Open qgallouedec opened 1 year ago
Just so you know, I had in mind to implement rainbow: https://github.com/DLR-RM/stable-baselines3/issues/622 and make double dqn / dueling dqn special case of it. But so far I had no time, so I think it's good to have reference implementation here =)
btw, double dqn is implemented here: https://github.com/osigaud/stable-baselines3/blob/feat/double-dqn/stable_baselines3/dqn/dqn.py#L170-L176
Related: https://github.com/DLR-RM/stable-baselines3/issues/487
Just so you know, I had in mind to implement rainbow: https://github.com/DLR-RM/stable-baselines3/issues/622 and make double dqn / dueling dqn special case of it.
Agree, it would be much better
btw, double dqn is implemented here: https://github.com/osigaud/stable-baselines3/blob/feat/double-dqn/stable_baselines3/dqn/dqn.py#L170-L176
Thanks for the ref!
@araffin I want your opinion on this: Wouldn't it make more sense to modify DQN to make DuelingDQN a special case of DQN? Rather than rewriting DQN, as I am doing on this PR. Eventually, we would have the same structure as DDPG/TD3. Moreover, the code written would be more easily reusable for Rainbow.
e to modify DQN to make DuelingDQN a special case of DQN?
you mean DQN a special case of DuelingDQN? how would that look like?
Rather than rewriting DQN, as I am doing on this PR.
you are mainly changing the policy, no?
you are mainly changing the policy, no?
I'm changing only the policy.
you mean DQN a special case of DuelingDQN?

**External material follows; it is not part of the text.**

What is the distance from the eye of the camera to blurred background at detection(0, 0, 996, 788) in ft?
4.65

Yes, it makes more sense in that order. But this would require putting DuelingDQN in the main repo. That said, the cleanest way for future implementation would be that DuelingDQN is a special case of RAINBOW (in which all tricks except dueling are disabled), and DQN is another special case of RAINBOW (in which all tricks are disabled).
how would that look like?
I'll make a draft PR in SB3
That said, the cleanest way for future implementation would be that DuelingDQN is a special case of RAINBOW
yes, so for now, I would keep it as is. My goal with Vanilla DQN in SB3 was to keep it as simple as possible to be a reference when learning or implementing other things.

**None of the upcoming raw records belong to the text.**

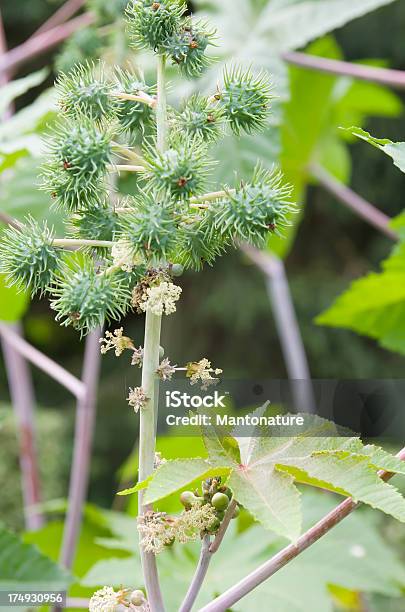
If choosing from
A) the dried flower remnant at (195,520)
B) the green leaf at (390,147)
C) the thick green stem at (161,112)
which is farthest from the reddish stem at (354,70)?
the dried flower remnant at (195,520)

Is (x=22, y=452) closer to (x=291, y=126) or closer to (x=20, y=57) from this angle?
(x=20, y=57)

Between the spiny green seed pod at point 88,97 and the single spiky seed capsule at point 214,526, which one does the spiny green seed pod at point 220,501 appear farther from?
the spiny green seed pod at point 88,97

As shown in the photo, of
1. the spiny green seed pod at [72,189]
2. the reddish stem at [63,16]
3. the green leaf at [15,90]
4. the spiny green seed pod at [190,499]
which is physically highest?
the reddish stem at [63,16]

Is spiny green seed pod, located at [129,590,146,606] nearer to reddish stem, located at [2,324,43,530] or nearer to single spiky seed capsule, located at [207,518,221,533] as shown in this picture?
single spiky seed capsule, located at [207,518,221,533]

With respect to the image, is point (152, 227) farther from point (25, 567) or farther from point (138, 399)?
point (25, 567)

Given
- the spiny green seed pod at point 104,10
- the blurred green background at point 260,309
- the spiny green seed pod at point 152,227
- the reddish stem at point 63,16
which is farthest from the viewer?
the blurred green background at point 260,309

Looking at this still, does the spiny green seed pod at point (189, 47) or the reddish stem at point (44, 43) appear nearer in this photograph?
the spiny green seed pod at point (189, 47)

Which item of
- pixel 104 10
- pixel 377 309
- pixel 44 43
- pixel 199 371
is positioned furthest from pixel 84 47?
pixel 199 371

On second thought, it might be more practical to work in reverse. I mean, instead of implementing RAINBOW all at once, I was thinking of implementing the features one by one upon DQN, disabling them by default. And at the renaming DQN to RAINBOW, changing the defaults. Roughly we would have:
Currently:
class DQN:
def __init__(self, policy, env, ...): ...
We implement dueling:
class DQN:
def __init__(self, policy, env, ..., dueling=False): ...
class DuelingDQN(DQN):
def __init__(self, policy, env, ...):
super().__init__(policy, env, ..., dueling=True)
Then we implement PER
class DQN:
def __init__(self, policy, env, ..., dueling=False, per=False): ...
class DuelingDQN(DQN):
def __init__(self, policy, env, ..., per=False):
super().__init__(policy, env, ..., dueling=True, per=per)
class PERDQN(DQN):
def __init__(self, policy, env, ..., dueling=False):
super().__init__(policy, env, ..., dueling=dueling, per=True)
And so on.
Once all the features have been implemented, we can rename DQN to RAINBOW, changing only the default values, and add a DQN class that inherits from RAINBOW:
class RAINBOW:
def __init__(self, policy, env, ..., dueling=True, per=True): ...

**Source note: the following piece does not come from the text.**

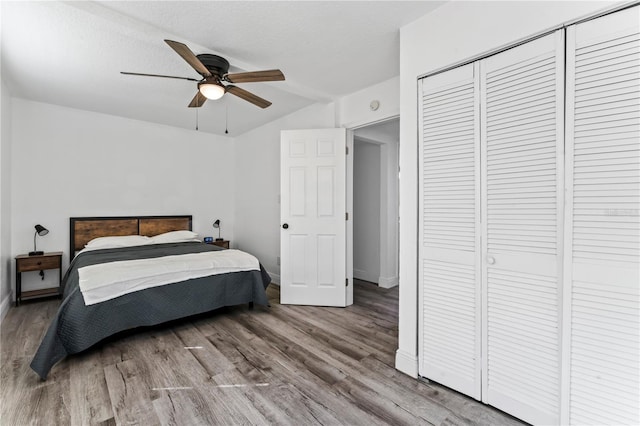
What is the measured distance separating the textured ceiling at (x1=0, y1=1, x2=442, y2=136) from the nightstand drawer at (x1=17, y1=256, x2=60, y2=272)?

class DuelingDQN(RAINBOW):
def __init__(self, policy, env, ..., per=False):
super().__init__(policy, env, ..., dueling=True, per=per)
class PERDQN(RAINBOW):
def __init__(self, policy, env, ..., dueling=False):
super().__init__(policy, env, ..., dueling=dueling, per=True)
class DQN(RAINBOW):
def __init__(self, policy, env, ...):
super().__init__(policy, env, ..., dueling=False, per=False)
The main constraint is that when renaming DQN -> RAINBOW, and then creating a DQN class that inherits from RAINBOW, we introduce a breaking change, since arguments from DQN are removed (per, dueling, etc.). They would have to be deprecated first.
I mean, instead of implementing RAINBOW all at once, I was thinking of implementing the features one by one upon DQN, disabling them by default.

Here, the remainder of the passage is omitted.